For parameters with time-series variations, such as camera 3, lighting, or character 4 operation, the parameter set can contain time information. The time information can be a relative time from the start time (t=+10 seconds, etc.). For specifying the change of parameters over time, it is possible to change them by a function that is linear or dependent on a predetermined time, including the first set value at the start of the change and the second set value at the end of the change. The user may also use multiple set of parameters concatenated. In addition, for a parameter set including a time-dependent element, the starting and ending points of the change may be individually changed, or the parameter may be automatically corrected so that the time required for the change is changed at a specified time.

Although the present embodiment has been described above, the above-described embodiment is intended to facilitate the understanding of the present invention and is not intended to be a limiting interpretation of the present invention. The present invention may be modified and improved without departing from the spirit thereof, and the present invention also includes its equivalent.

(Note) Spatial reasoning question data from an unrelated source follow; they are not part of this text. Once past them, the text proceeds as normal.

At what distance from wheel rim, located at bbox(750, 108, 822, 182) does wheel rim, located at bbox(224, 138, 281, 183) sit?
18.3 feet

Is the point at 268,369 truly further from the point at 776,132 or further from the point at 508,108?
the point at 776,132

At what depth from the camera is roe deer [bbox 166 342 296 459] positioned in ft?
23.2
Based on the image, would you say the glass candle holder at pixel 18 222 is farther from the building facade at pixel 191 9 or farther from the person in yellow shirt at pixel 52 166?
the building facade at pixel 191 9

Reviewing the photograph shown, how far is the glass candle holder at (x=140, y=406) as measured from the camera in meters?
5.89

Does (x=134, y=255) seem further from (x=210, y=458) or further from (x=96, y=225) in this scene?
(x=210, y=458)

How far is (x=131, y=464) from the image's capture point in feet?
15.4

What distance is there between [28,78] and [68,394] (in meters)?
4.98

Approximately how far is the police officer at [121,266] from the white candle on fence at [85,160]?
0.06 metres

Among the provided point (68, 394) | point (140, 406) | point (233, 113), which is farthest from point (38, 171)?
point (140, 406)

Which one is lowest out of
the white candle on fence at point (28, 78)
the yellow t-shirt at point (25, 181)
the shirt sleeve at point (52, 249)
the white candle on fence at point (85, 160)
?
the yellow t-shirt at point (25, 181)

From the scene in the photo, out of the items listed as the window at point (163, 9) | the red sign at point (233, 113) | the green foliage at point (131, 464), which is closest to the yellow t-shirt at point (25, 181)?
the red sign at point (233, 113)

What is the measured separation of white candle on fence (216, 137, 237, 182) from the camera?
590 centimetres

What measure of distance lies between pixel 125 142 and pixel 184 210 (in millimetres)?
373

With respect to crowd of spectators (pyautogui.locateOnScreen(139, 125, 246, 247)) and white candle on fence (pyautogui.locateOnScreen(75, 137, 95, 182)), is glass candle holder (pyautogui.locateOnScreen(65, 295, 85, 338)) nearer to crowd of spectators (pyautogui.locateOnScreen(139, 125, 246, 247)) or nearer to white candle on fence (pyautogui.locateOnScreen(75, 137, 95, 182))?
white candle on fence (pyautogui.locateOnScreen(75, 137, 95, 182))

For example, in the present embodiment, the image generating device 310 may be a single computer, but not limited to the HMD 110 or the controller 210 may be provided with all or some of the functions of the image generating device 310. It may also include a function of a portion of the image generating device 310 to other computers that are communicatively connected with the image generating device 310.

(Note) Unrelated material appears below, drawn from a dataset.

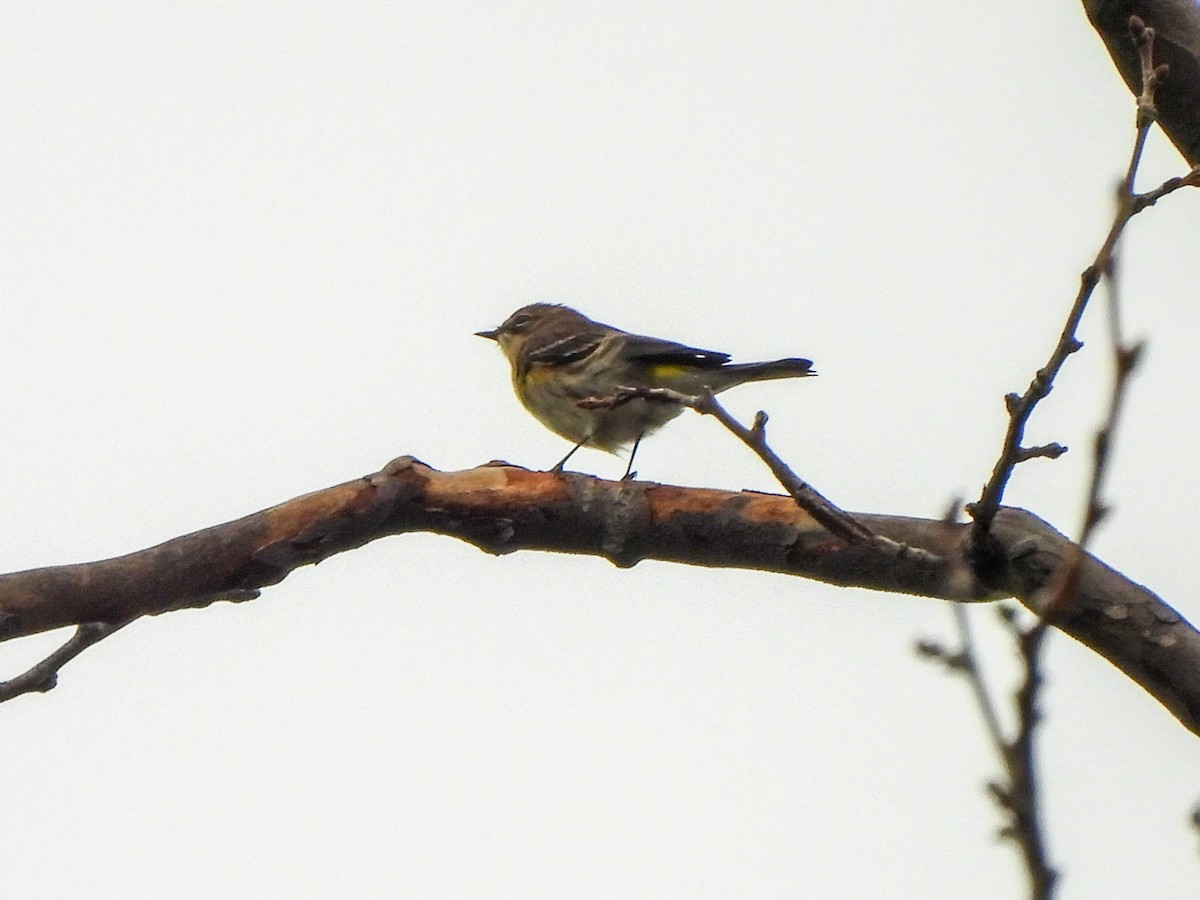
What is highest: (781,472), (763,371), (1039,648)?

In the present exemplary embodiment, a virtual space based on the virtual reality (VR; Virtual Reality) was assumed. However, the animation production system 300 of the present exemplary embodiment is not limited to an extended reality (AR; Augmented Reality) space or a complex reality (MR; Mixed Reality) space, but the animation production system 300 of the present exemplary embodiment is still applicable.

EXPLANATION OF SYMBOLS

1 virtual space

2 cameraman

3 cameras

4 characters

110 HMD

120 display panel

130 housing

140 sensor

150 light source

210 controller

220 left hand controller

230 right hand controller

235 grip

240 trigger button

250 Infrared LED

260 sensor

270 joystick

280 menu button

300 Animation Production System

310 Image Generator

320 I/O portion

330 communication section

340 controller

350 storage

410 User Input Detector

420 character control unit

430 Image Generator

440 Camera Control

450 character data storage section

460 Program Storage

470 Image Data Storage

Claims

1. An animation production system comprising:

a virtual camera that shoots a character placed in a virtual space; and

a parameter list that displays a list of parameter sets available for the shooting in the virtual space,

wherein a parameter set in the list of the parameter sets is selected, and the shooting is performed by applying the parameter set selected from the parameter list to the virtual space, and the selected parameter set relates to relative placements of the virtual camera and another object, the another object including a character model or a background model.

2.-3. (canceled)

4. The animation production system according to claim 1, wherein

the selected parameter set relates to an effect of image from the camera.

5. The animation production system according to claim 1, wherein

when the parameter set is selected, image or video to which the parameter set is applied is displayed.

6. The animation production system according to claim 1, wherein

the parameter set in the parameter list is provided by a server connected via a network.

7. The animation production system according to claim 1, wherein

the parameter set in the parameter list is registered by a user.